Career Exploration Course Initiative

In 2006, my research team and I wanted to explore the need for, and awareness of, the career services at UWM.  We showed that a over 500 UWM students indicated difficulties with career decisions, had high levels of psychological distress, and low levels of psychological well-being and that about half of students were aware of career services but much fewer had used those services (Fouad, et al, 2006, Journal of Career Assessment).  Based on these results, the Director of the Career Development Center and I advocated to greatly expand the undergraduate coursework to include career decision-making.  Over 10 years later, we have been able to work with 400 students a year, to help them learn more about their career decision-making, and have been able to research how well this class works.  Currently, in partnership from the Career Planning & Resource Center, The Career Exploration Course Initiative engages doctoral students in counseling psychology at UWM by recruiting them to teach EDPSY 110 (Planning your Career and Major) and EDPSY 212 (Career Development in a Multicultural Workplace). Counseling psychology doctoral students work with undergraduates to help them understand that career development happens in the greater context of gender, race, class, sexual orientation, and other salient contexts. These courses are designed to assist students, many of whom have not attended college before, in gaining the skills necessary for major exploration and career planning. EDPSY 110 focuses on major exploration through a self-reflective process where students identify their interests, skills, values, and salient facets of their own identity necessary to make a major decision. EDPSY 212 expands on this foundation by teaching students to examine workplaces they are interested in through a critical diversity lens. Students gain exposure to their interested workplace and engage in the career planning process while also reflecting on the current state of justice in their intended workplace.

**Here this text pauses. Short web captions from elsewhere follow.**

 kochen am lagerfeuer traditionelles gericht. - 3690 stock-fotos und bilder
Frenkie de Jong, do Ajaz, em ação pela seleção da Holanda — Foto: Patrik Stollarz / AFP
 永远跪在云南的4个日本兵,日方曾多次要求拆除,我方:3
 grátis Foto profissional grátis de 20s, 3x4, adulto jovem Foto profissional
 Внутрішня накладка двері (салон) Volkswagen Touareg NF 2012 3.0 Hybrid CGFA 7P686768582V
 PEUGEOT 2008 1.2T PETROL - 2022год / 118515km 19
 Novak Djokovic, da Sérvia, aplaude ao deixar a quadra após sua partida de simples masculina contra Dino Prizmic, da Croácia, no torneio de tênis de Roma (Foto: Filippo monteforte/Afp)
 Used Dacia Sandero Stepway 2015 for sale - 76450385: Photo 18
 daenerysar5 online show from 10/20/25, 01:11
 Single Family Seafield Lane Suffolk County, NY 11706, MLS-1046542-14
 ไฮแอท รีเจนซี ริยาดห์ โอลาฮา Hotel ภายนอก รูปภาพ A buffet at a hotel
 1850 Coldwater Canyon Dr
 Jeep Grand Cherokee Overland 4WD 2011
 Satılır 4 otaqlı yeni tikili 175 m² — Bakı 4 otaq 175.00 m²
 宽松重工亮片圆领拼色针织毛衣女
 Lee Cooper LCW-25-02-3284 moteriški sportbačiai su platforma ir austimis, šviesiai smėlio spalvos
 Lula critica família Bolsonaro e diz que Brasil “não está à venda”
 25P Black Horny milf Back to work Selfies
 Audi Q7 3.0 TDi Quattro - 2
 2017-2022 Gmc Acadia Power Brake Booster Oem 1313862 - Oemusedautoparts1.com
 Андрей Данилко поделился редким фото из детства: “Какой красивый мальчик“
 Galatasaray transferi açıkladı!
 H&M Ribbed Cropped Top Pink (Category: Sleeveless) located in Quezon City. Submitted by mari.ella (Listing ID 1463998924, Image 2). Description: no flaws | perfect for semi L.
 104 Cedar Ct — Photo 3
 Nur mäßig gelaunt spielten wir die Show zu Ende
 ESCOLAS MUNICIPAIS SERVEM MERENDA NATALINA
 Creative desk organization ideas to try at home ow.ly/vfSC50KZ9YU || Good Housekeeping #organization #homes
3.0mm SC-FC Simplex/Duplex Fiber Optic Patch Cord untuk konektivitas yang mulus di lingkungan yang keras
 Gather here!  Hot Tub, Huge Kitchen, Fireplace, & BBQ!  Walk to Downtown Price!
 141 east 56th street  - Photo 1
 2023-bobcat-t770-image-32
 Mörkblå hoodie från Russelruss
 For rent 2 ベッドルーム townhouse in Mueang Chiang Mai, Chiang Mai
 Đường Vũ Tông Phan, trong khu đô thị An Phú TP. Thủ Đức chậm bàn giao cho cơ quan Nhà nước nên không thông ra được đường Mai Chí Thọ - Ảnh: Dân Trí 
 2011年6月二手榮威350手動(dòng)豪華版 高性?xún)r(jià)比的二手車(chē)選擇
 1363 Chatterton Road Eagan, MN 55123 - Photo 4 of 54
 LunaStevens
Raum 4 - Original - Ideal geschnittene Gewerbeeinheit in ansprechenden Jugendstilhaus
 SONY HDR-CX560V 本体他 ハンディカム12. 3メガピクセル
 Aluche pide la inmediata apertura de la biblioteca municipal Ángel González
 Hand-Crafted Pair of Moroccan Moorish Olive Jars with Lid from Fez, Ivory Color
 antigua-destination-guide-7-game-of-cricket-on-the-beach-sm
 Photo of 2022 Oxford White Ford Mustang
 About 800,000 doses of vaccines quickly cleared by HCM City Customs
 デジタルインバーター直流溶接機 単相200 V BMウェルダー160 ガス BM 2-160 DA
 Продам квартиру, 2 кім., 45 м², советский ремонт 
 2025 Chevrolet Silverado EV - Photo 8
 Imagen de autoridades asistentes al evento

As a counseling psychologist and counseling psychologists in training who are committed to social justice, we are committed to a research program that evaluates the efficacy of these courses for the purpose of improving them. My research team selects variables for measurements of efficacy and career decision-making that are consistent with the latest developments in vocational psychology research. As such, these courses have been studied a number of times and will continually be studied. A summary of our findings is below:

  • My students and I examined the efficacy of EDPSY 110 through the context of social cognitive career theory (Fouad, Cotter, & Kantemneni, 2009). The results from that study suggested students’ career decision-making difficulties decreased overall, self-efficacy increased overall, but  perceptions of barriers did not change.
  • This course has been the subject of two student poster presentations at the American Psychological Association Convention.  Interestingly, in both cases we did not see significant rises in career decision-making outcome expectations though we did see significant rises in career decision-making self-efficacy.
  • Recently, The Office of Assessment and Institutional Research at UWM examined overall retention rates, graduate rates, and major declaration across freshman cohorts in years 2005-2013 for EDPSY 110. When all cohorts were considered together, students who successfully completed the course in their first semester took significantly less time to declare a major and graduate than students who were not enrolled in the course. Care should be taken when generalizing these findings, as there may be a self-selection effect in the data. In other words, students who take the course may already be more likely to declare a major and persist to graduation.

We are looking to continually examine the efficacy of these courses on student retention and major declaration. Our current plan going forward is to continually develop an understanding of psychological factors and social barriers that play a role in major choice, active engagement in the process of career development, and retention.